→ **Requirement**
Report each line of the entries below that contains the word "farther" by copying that line in full.

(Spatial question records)
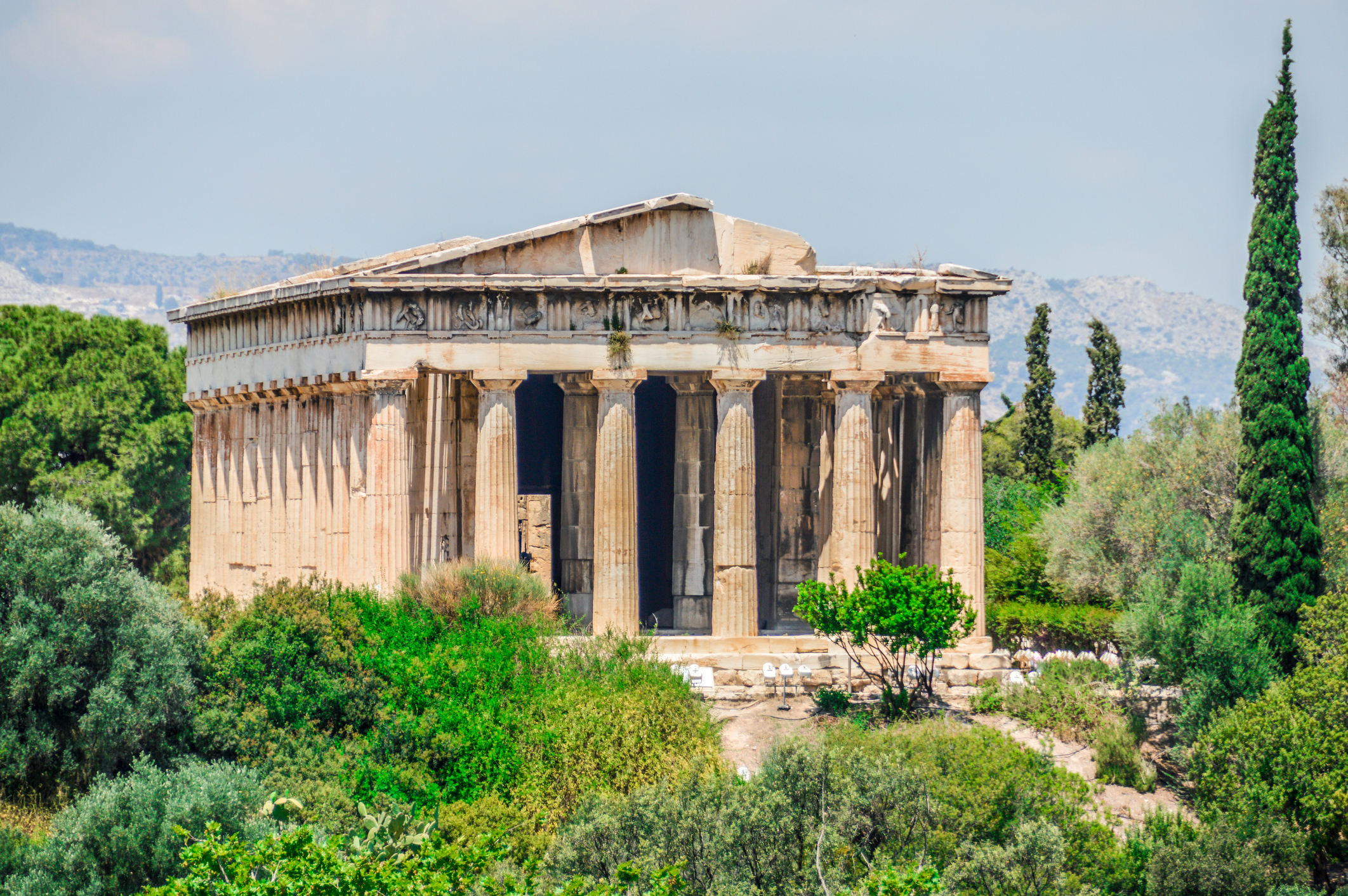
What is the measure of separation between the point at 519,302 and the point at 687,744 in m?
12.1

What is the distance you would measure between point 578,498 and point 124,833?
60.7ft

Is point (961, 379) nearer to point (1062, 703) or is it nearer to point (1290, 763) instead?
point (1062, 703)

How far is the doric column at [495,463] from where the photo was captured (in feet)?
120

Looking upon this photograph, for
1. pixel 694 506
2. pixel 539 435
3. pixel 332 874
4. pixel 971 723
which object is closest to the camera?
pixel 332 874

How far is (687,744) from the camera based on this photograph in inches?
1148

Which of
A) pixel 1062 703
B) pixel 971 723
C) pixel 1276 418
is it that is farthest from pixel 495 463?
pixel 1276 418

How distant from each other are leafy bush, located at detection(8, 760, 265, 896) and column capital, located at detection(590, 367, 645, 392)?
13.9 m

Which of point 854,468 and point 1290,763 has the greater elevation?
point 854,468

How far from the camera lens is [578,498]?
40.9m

* * *

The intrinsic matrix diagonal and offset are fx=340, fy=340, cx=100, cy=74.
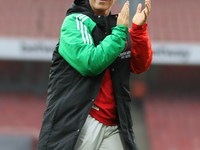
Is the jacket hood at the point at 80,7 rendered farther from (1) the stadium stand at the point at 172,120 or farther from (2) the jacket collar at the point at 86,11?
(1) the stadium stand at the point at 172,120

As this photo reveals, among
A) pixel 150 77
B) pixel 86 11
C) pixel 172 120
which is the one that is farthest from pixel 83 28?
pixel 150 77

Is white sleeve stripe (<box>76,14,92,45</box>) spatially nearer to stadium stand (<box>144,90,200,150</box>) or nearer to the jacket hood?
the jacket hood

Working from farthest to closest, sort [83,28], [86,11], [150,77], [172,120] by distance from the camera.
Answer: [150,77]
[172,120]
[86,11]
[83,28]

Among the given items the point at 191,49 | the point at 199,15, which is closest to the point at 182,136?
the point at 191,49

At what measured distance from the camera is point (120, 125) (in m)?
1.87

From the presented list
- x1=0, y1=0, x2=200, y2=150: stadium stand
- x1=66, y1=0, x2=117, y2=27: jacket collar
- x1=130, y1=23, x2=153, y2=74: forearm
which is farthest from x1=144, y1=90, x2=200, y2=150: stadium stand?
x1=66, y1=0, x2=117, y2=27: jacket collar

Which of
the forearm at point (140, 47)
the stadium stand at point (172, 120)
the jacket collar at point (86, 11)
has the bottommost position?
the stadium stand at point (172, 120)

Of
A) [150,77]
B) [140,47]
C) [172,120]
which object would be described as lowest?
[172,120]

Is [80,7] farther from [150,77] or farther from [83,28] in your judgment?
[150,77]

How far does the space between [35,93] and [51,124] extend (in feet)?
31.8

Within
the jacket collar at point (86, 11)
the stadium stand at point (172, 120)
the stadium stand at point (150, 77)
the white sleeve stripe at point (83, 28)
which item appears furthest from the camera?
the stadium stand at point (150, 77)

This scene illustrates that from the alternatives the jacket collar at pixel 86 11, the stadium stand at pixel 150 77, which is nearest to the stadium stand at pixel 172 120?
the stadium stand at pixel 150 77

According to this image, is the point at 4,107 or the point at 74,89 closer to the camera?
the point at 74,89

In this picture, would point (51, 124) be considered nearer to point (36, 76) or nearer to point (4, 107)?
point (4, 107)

→ **Solution to this exercise**
Is the jacket hood at the point at 80,7 rendered farther from (1) the stadium stand at the point at 172,120 or farther from (2) the jacket collar at the point at 86,11?
Is [80,7] farther from [150,77] or farther from [83,28] in your judgment?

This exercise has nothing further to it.